For instance, while ordering a coffee if the user wishes to cancel or even change their order, then they will expect steps for the same in the chat flow. Hybrid Chat keeps the navigational flow in mind and incorporates buttons in the conversation. Let’s say a customer wants to order coffee, then our chatbot will provide them with buttons like. “Place an order for coffee”, “Go back”, “Explore today’s specials”, and “Avail an offer” etc. The best part is that you can customize the buttons and add a variety of options to provide smooth navigation for the customer.

5. Emotions

Emotion is the tone of the language which can include anger, joy, disgust, and sadness. Some of the popular chatbot platforms are using this in their chatbot messenger to gauge the user’s mood and then add text to the chat window.
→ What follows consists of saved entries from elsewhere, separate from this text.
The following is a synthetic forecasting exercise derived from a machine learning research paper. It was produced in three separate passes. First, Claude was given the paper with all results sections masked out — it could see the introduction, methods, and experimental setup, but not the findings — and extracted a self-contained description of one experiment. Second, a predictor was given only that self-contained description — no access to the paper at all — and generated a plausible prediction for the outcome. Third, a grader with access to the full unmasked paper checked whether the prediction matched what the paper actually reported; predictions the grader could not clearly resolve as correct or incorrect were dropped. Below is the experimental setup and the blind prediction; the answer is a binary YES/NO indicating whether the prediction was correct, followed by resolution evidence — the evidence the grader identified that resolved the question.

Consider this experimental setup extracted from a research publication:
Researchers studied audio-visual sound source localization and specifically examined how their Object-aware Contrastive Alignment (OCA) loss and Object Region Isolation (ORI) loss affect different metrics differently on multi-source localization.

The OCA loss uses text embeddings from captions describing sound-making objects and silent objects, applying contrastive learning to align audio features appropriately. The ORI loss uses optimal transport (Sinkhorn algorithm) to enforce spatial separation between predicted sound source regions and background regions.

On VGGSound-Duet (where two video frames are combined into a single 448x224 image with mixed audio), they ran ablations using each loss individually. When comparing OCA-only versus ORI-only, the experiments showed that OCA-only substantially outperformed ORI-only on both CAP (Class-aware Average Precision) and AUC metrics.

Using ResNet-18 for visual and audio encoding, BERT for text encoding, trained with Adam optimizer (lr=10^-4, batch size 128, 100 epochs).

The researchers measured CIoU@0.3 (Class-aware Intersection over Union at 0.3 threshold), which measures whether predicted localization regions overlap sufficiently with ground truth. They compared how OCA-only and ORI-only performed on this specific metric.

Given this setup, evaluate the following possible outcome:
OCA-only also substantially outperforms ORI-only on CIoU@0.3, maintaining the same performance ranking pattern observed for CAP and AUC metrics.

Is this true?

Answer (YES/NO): NO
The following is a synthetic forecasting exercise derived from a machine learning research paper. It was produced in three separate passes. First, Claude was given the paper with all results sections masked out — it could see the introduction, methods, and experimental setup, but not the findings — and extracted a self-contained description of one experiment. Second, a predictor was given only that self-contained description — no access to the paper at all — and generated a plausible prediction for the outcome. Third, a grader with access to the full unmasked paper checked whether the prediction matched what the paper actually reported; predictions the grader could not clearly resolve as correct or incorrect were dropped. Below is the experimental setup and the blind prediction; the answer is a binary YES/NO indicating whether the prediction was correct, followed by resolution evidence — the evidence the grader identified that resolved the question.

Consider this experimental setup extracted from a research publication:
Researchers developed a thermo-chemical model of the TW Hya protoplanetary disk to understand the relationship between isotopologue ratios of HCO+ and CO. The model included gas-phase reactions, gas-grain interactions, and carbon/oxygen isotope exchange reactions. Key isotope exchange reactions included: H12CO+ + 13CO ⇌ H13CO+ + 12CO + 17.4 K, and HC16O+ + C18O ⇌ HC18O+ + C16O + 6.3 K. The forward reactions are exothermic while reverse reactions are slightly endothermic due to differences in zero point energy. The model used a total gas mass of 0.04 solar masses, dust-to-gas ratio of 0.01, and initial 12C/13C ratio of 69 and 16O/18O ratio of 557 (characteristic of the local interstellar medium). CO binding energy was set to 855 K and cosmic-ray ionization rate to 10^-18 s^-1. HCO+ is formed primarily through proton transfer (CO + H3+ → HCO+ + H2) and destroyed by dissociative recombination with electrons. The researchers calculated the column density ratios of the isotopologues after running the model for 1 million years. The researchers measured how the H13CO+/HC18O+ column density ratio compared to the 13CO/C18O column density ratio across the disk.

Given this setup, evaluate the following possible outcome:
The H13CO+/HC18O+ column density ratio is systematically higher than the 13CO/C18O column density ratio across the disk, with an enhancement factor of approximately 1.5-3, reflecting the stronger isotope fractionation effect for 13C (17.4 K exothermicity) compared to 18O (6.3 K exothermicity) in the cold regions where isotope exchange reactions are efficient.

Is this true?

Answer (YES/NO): NO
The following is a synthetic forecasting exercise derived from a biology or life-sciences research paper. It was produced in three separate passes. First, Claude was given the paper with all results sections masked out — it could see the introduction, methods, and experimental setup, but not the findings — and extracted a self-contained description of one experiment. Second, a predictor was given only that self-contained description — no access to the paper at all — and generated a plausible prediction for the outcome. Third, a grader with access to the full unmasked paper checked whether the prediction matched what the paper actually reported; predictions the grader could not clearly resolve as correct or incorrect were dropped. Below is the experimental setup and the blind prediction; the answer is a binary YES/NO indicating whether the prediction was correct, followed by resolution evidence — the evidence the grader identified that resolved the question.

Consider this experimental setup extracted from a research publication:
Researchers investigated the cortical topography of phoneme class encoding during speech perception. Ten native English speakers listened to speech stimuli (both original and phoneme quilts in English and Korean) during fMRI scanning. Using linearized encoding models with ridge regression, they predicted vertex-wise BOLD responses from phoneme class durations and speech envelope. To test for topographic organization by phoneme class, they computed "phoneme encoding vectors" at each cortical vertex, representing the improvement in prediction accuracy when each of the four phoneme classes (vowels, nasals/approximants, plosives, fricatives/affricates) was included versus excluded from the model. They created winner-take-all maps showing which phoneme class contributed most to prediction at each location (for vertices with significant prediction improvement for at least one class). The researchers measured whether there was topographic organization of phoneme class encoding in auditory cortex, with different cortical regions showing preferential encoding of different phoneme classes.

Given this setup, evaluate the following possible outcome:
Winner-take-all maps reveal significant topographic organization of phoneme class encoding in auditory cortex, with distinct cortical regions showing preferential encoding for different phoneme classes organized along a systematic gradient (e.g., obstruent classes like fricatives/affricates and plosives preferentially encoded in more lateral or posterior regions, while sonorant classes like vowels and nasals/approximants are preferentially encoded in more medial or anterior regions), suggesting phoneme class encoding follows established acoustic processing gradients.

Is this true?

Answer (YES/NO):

Test cases have to be written for grasping the emotions of users and responding appropriately. A great way of responding to emotions is to use emojis and Gifs. During your chatbot testing, you can add emojis to your bot to make them more engaging and truly conversational.

Define Metrics

Chatbot testing should be done after defining metrics properly. Even in UX, which is highly subjective, one must have clear KPIs to speed up the development exponentially. Other possible parameters include the number of steps for performing a request, the percentage of returning visitors, and the average time spent by users in a single session. Retention rates, click-through rates, and confusion handling are also important aspects to look at. These targets trigger optimizations and include quality indicators for the website. Currently, there are no specific chatbot metrics but we can expect QA companies to define them too.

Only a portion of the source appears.